### Objetivos:
1. Por favor, traduza para inglês esta frase do excerto do documento: "É um quadro que representa a vida."
2. Segundo o excerto do documento, qual é o título da tela de Rochegrosse?

----- Excerto do documento -----

18 abril 2006

APRENDER COM ALBINO FORJAZ DE SAMPAIO

(continuação)

( extractos da quarta , de oito cartas)

Há uma tela de Rochegrosse intitulada Angoisse humaine.
É um quadro que representa a vida.


No primeiro plano muitas criaturas erguem o braço para chegar mais alto.

Homens de casaca tão correctos como se fôssem para um baile.
Há mulheres decotadas vestidas em rigor.
Homens condecorados e homens banais, velhos e moços, misturam-se e empurram-se, disputando-se numa agonia pavorosa, num combate sem nome.

Aquele monte é a
Ambição de subir, de que fala Vieira.

Atrás, pela riba acima, numa escalada vertiginosa, aparece uma maré cheia de cabeças ululantes, estranguladas pela ambição, correndo,empurrando-se, pisando os que ficam, agarrando-se de pés e mãos, como se após viessem também correndo numa perseguição fantástica, as ondas dum novo dilúvio.

Todos daquela multidão ávida querem ser os primeiros.

O lugar é disputadao a sôco, a murro, a dente.

O caminho que na vida leva ao triunfo é uma scena medonha que mais parece a fuga duma derrota.

A tela é violenta e verdadeira.

A vida é aquilo, assim enérgica, sinistra, brutal.
Não há trégua, não há descanso.

Cada um vigia sempre o seu vizinho, espreita se êle cai, e tripudia, espreita se êle sobe, e inveja-o.

----- Linhas em bruto -----

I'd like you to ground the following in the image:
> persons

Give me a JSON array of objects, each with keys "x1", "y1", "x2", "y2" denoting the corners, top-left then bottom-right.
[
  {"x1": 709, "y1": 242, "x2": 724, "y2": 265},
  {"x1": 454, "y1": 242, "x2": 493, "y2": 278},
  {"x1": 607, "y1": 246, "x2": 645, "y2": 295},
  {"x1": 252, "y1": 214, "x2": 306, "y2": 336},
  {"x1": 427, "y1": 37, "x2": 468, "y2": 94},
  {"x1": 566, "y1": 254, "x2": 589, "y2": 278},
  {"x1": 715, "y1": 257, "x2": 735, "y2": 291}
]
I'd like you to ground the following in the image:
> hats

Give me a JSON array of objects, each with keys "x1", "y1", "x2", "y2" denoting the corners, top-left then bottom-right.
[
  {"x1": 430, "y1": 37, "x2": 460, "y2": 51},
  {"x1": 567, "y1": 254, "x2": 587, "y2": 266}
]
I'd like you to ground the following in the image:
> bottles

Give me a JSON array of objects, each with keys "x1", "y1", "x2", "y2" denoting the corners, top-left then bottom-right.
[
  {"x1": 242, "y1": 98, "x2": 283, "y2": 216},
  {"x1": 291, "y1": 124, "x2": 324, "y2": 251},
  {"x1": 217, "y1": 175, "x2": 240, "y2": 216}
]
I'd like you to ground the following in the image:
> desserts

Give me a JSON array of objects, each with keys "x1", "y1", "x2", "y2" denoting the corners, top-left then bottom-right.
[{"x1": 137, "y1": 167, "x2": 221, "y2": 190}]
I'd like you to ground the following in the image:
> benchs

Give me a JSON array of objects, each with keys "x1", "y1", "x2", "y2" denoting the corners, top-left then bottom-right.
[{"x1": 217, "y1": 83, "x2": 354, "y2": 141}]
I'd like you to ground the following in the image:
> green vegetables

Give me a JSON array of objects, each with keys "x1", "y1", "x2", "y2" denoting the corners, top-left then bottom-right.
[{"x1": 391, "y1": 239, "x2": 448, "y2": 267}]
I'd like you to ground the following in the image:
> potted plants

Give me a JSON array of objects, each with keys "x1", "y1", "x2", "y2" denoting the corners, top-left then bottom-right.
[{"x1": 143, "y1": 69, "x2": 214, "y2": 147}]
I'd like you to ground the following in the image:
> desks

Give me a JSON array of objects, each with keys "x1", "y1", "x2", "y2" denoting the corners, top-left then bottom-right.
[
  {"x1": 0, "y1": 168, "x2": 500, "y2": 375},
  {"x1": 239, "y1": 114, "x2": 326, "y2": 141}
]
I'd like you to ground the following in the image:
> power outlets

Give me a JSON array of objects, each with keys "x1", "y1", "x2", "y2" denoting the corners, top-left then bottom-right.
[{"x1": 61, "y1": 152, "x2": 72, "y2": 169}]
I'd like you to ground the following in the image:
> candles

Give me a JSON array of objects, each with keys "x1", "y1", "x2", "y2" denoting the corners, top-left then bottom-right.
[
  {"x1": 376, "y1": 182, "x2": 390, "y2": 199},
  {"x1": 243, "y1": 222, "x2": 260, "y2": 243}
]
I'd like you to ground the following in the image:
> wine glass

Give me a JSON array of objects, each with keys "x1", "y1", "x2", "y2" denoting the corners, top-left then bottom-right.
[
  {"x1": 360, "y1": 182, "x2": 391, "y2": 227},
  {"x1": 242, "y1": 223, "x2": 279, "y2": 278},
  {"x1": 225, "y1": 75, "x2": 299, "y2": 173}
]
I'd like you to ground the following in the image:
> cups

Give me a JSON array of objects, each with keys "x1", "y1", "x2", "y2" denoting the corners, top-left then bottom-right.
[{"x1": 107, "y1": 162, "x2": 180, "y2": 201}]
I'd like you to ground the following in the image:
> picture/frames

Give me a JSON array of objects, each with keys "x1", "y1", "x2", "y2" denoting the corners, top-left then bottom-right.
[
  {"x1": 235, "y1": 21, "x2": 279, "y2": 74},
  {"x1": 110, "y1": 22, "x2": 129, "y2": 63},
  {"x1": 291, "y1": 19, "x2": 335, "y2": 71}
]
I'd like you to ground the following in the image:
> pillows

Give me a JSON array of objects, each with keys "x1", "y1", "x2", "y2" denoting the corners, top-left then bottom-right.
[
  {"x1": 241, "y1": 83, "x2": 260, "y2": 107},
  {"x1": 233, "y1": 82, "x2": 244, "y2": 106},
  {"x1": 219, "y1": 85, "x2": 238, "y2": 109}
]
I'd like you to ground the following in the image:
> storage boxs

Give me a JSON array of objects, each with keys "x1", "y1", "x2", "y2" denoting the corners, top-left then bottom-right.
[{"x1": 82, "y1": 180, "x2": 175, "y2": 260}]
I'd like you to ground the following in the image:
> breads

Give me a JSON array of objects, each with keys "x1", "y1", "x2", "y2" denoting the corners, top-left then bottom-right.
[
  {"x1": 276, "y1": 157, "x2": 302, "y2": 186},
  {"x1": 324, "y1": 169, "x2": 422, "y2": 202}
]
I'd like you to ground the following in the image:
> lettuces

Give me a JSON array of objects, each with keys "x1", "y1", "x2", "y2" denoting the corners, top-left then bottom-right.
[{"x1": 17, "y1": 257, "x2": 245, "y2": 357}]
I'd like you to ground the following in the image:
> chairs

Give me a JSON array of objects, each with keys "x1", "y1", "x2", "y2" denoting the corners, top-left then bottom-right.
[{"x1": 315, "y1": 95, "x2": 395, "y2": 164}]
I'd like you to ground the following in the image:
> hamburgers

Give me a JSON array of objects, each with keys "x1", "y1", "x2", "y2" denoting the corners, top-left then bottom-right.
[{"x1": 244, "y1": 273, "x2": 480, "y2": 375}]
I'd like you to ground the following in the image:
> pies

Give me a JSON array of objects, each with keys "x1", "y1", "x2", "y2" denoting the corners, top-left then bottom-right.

-----

### Respostas:
1. It is a painting that depicts life.

2. Angoisse humaine.